3. Im Übrigen ist die Revision unbegründet. Der Senat bemerkt insoweit ergänzend zur Antragsschrift des Generalbundesanwalts: Die Beweiswürdigung zur Täterschaft des Angeklagten erweist sich auch betreffend die Taten 2 und 3 als rechtsfehlerfrei.

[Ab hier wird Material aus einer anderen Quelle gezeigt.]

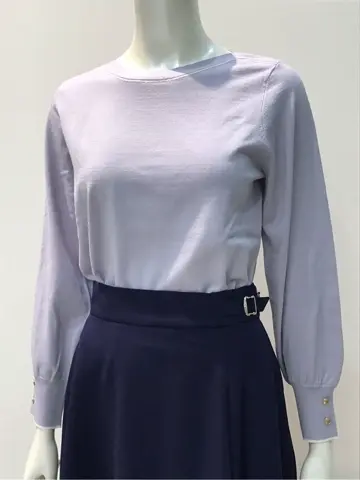 ANY SIS 布川 コーディネート画像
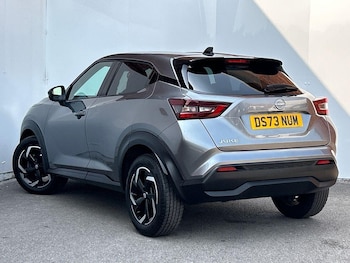 Used Nissan Juke 2024 for sale - 78991720: Photo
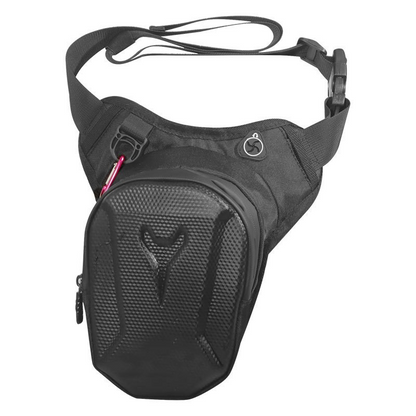 Multi-Function Waterproof Cycling Thigh Bag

a) Insbesondere ist es aus Rechtsgründen nicht zu beanstanden, dass sich das Landgericht bei der Darstellung der Ergebnisse der molekulargenetischen Gutachten auf die Mitteilung beschränkt hat, dass die an der Tatortspur nachgewiesene DNA-Merkmalskombination mit jener beim Angeklagten übereinstimmt und der diesbezügliche Wahrscheinlichkeitsquotient 1 : 57 Trilliarden bzw. 1 : 506 Quadrillionen beträgt. Denn in den wie hier vorliegenden Fällen eindeutiger Einzelspuren genügt es, wenn das Gutachtenergebnis in Form der biostatistischen Wahrscheinlichkeitsaussage numerisch in den Urteilsgründen mitgeteilt wird (vgl. BGH, Beschluss vom 28. August 2018 - 5 StR 50/17, NJW 2018, 3192, 3193 [zur Veröffentlichung in BGHSt bestimmt]).
b) Weitergehende Darstellungsanforderungen ergeben sich auch nicht aus den hier vorliegenden Besonderheiten.

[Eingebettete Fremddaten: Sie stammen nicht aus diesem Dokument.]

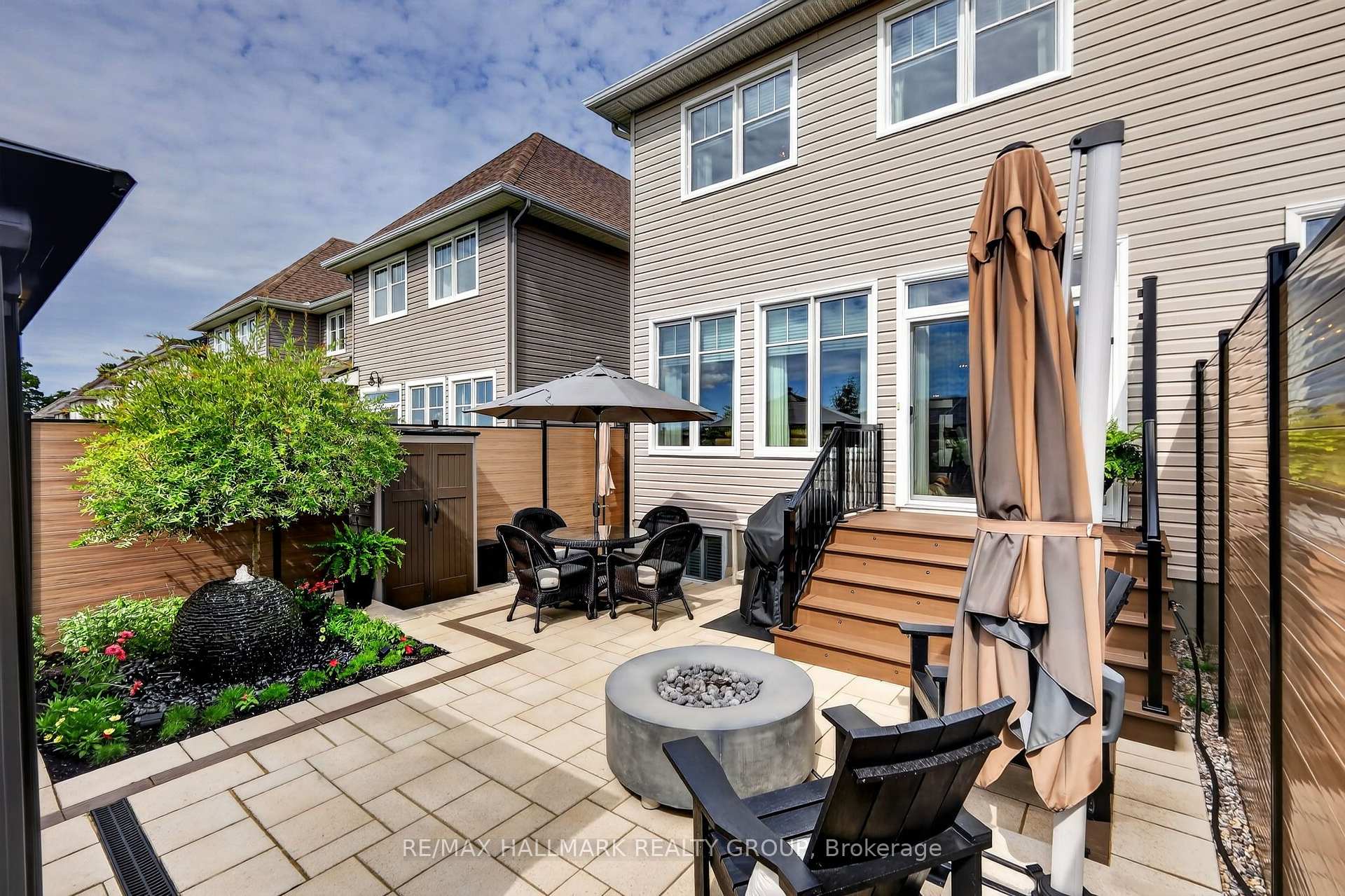 Photo 46 of 317 Kanashtage Terrace, Ottawa, Camelot — HOMEH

Allein aus dem Umstand, dass die Eltern des Angeklagten aus dem Libanon stammen, lässt sich dies nicht herleiten. Die Zugehörigkeit eines Angeklagten zu einer fremden Ethnie hat allenfalls dann Bedeutung, wenn die Beweisaufnahme konkrete Anhaltspunkte dafür ergibt, dass der Tatverdächtige ausschließlich in einer bestimmten Bevölkerungsgruppe zu finden ist (vgl. BGH, Beschluss vom 24. März 2016 ? 2 StR 112/14, NStZ 2016, 490, 492). Dies ist indes hier nicht der Fall.

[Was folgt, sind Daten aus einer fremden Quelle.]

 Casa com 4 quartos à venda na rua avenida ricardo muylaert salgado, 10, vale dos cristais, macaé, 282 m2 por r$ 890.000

Gleiches gilt für die Tatsache, dass Teile des bei der Tat 3 entwendeten Bargeldes bei einem Verwandten des Angeklagten sichergestellt wurden. Denn aus den Urteilsgründen ergeben sich keine konkreten Anhaltspunkte dafür, dass die am Tatort gesicherte Einzelspur, die in allen 16 untersuchten DNA-Systemen mit dem DNA-Merkmalmuster einer Speichelprobe des Angeklagten übereinstimmt, von diesem - nicht zu den nahen Familienangehörigen des Angeklagten (Eltern oder Geschwister) gehörenden - Verwandten stammen könnte (vgl. BGH, Beschluss vom 28. August 2018, aaO). Eine zulässige Aufklärungsrüge hat der Beschwerdeführer insofern nicht erhoben.